- _Excerpt provided_:
►
Case Study
Powering Search Capabilities
with a Serverless Data Architecture
Executive Summary
Backup365® is the simple, secure Microsoft 365 backup solution designed for Managed Service Providers (MSPs). Backup365 is an iAwards Merit Award winner 2021, iAwards NSW Start-Up finalist 2021 and ARN Start-Up Innovation Awards finalist 2021.
Backup365 automatically discovers and continuously backs up all mailboxes, SharePoint sites and OneDrive accounts without the end customer or the Managed Service Provider (MSP) needing to worry about managing these accounts for backup.
Backup365 performs regular snapshot backups of all cloud business data multiple times a day and saves it to local data centres in Australia.
Backed up data cannot be deleted, is easily searched, accessed and restored by a MSP, IT provider or administrator using the Backup365 portal. The same functions can also be completed by the end user via the Backup365 portal or the Outlook Add-in for both Mac and PC.
The Challenge
Risks of doing nothing
Why AWS?
Why Orinoco Solutions?
Implementation
AWS Services and Architecture
Backup365 runs on AWS infrastructure to perform backup activities on a regular basis to thousands of customers along with the capability of restoring items at any time. Emails are among the items backed up by the system, supported with a search service that allows customers to find, select and restore one or more items based on a complex search criteria.
The search email service had been successfully implemented with Open Search (former Elastic Search) for efficient text search and was working as expected. After a couple of years of use, Backup365 technical and business teams realised that the actual usage of the service was very infrequent though, which was normal as customers would not restore email items unless there was an issue with their active data.
◄
- _Supplied data_:
►
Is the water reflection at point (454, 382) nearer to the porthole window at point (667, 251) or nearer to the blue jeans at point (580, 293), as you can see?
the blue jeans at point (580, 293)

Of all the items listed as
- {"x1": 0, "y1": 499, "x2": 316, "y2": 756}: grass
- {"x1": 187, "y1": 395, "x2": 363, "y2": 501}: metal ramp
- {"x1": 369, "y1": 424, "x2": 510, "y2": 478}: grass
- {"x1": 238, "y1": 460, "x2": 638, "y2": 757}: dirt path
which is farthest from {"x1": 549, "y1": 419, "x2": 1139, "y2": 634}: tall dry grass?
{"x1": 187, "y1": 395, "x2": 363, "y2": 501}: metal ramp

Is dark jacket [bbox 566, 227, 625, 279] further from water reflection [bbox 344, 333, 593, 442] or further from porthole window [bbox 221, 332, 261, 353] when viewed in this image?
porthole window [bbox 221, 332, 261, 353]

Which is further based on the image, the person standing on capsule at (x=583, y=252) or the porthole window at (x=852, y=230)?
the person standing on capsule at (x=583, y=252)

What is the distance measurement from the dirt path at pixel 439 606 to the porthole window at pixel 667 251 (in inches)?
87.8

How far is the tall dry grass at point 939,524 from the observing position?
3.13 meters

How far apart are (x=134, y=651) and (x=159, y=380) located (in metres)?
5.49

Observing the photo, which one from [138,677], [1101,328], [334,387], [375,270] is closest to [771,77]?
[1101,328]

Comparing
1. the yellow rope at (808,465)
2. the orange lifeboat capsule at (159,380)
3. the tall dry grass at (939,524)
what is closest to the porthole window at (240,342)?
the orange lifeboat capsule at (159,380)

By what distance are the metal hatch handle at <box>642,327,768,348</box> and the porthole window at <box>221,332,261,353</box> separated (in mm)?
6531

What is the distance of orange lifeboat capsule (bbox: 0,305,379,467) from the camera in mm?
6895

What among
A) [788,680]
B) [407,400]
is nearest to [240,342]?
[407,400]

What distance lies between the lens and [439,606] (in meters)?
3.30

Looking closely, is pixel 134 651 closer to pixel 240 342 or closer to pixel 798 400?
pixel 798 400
◄
- _Written problem A_:
Answer these questions using the case study above:
(i) Where does Backup365 save its snapshot backups?
(ii) What service was used to implement the search email service?
(iii) Besides the Backup365 portal, what tool can end users use, and on which platforms?
- _Written problem B_: List every 2021 award win or finalist placing for Backup365 that the case study mentions.

- _Correct output A_:
(i) In local data centres in Australia.
(ii) Open Search (formerly Elastic Search).
(iii) The Outlook Add-in, for both Mac and PC.

- _Correct output B_:
- iAwards Merit Award winner 2021
- iAwards NSW Start-Up finalist 2021
- ARN Start-Up Innovation Awards finalist 2021